After meeting and falling in love in their 20s in Belgium, Sara’s parents – both from Iraq – made their way to Sweden after the government denied their right to stay in the country.
But at the beginning of 2024, after the three children had all settled in school, the family were told they had to leave Sweden too.
Justifying their repeated rejections of the family’s asylum claims, European officials argued that their home city in Basra, southern Iraq, was safe to return to as it was no longer a warzone.
But Ahmed and Nour refused to be deported back to Iraq, so they made the decision to contact an Iraqi Kurdish smuggling gang and pay them €5,250 (£4,571) to transport the family by small boat to England.
British police detained two suspected smugglers following Sara’s death, who were deemed responsible for packing 112 migrants on the boat at Plage des Allemands beach, causing it to capsize.
They had promised only 40 people would be onboard.
The migrants were told to inflate the boat at 6am and carry it to the shore before running with it to the sea.
But when a police teargas canister exploded near the Alhashemi family, Sara began screaming.
She was on her father’s shoulders, but he had to take her down to assist his other daughter, Rahaf, with getting on the boat.
He begged those around him, including a young Sudanese man who had boarded the dinghy at the last moment, to make some space to allow him to grab Sara to safety.
‘I just wanted him to move so I could pull my baby up,’ Ahmed said. The man ignored the father, then threatened him.

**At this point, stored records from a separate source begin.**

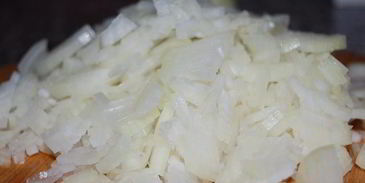 самса слоеная с мясом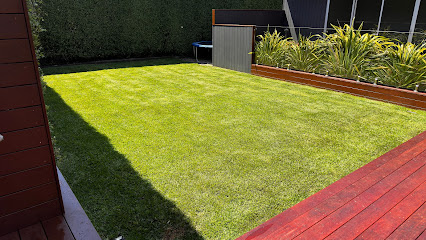 Photo of Johnny's Gardening and Mowing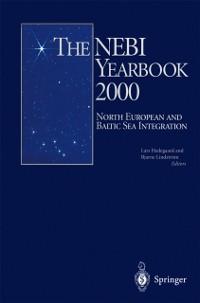 The NEBI Yearbook 2000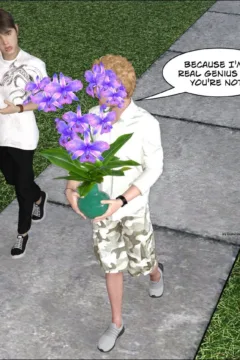 Mummy’s Flower (3)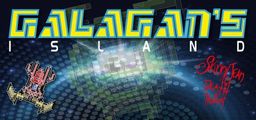 Logo: Galagan's Island: Reprymian Rising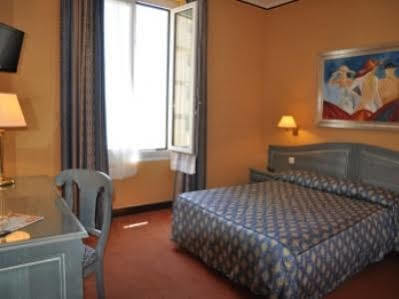 Hotel Imperial Ajaccio  Dış mekan fotoğraf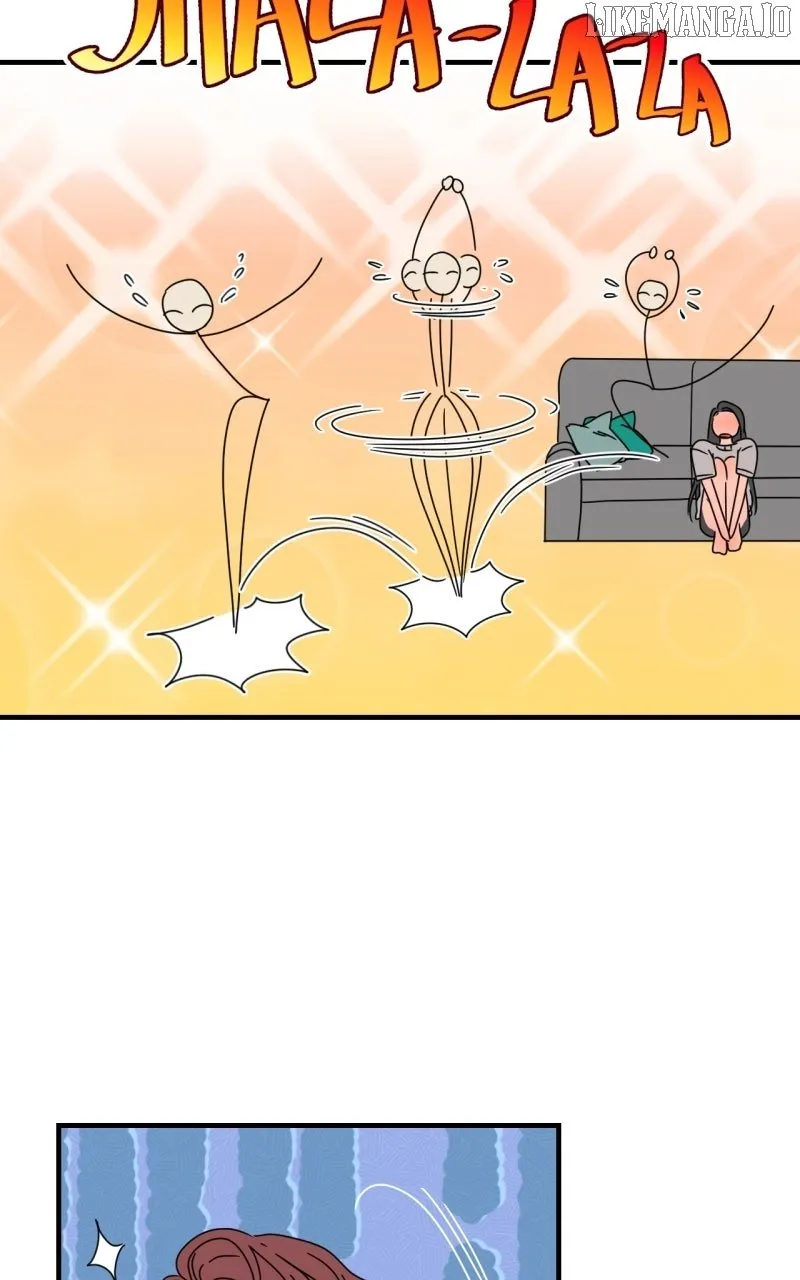 Unnie, I Like You! Chapter 56 page 36 - 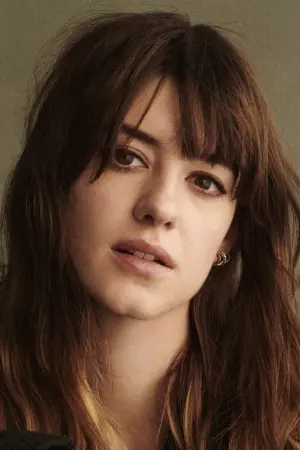 Фото Дейзі Едгар-Джонс (Daisy Edgar-Jones) #52881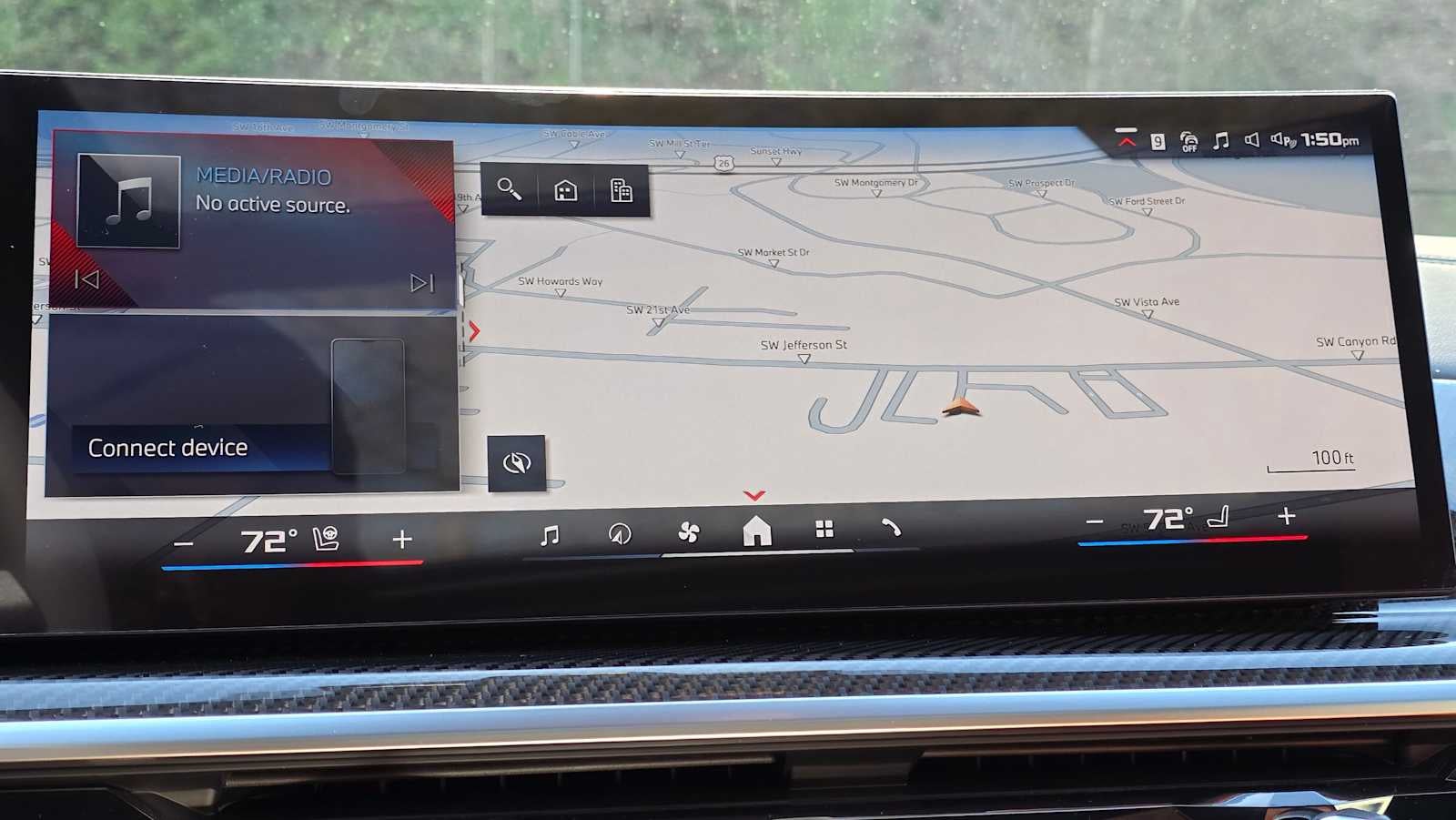 2026 BMW X7 M60i M60i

Horrendously overcrowded, the vessel floated a few hundred metres off shore before beginning to capsize, with the ensuing panic causing a stampede which saw Sara trampled to death.

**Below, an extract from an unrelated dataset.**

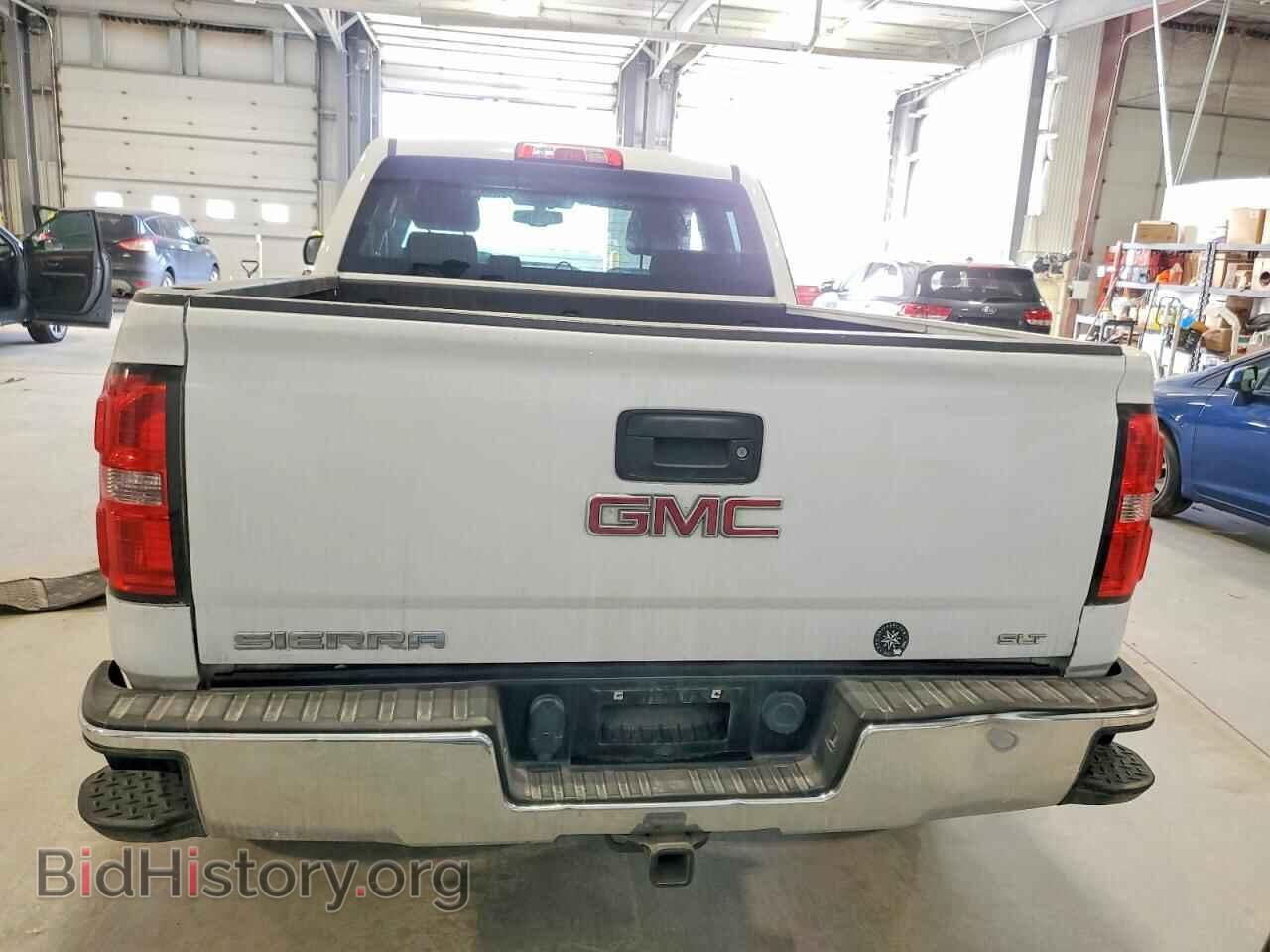 2015 GMC SIERRA - VIN: 1GTV2VEC0FZ176132 - Фото 6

While 49 of the migrants were brought back to the shore or transported to Boulogne after the rescue operation, 58 people continued the journey to Britain accompanied by a French navy ship.
The next few months for the Alhashemi family were defined by hardship.
They were moved to a crowded migrant transit hotel in a village, south of Lille, where there were no shops, a lack of public transport and no financial support.
It was a struggle to get a local school to accept Rahaf and Hussam, who had been happy and settled in Sweden.
A devastated Nour, distraught following her daughter’s death, struggled to leave her bed, describing it as the ‘worst year of my life’.
Recalling the rapid turnover of migrants in the hostel, she said: ‘Whenever new (migrants) arrived, they wanted to talk about the sea, how they got there, who they came with. I didn’t want anyone to ask me questions or to hear anything.’
They applied for asylum in France, but it took months of back and forth negotiation with the authorities to get their case heard – a process made more difficult by the language barrier.
Everything changed in July when the family finally heard some good news after months of uncertainty while living in temporary accommodation.
Now, the Alhashemi family can look towards their future in France with hope that better times are on the horizon.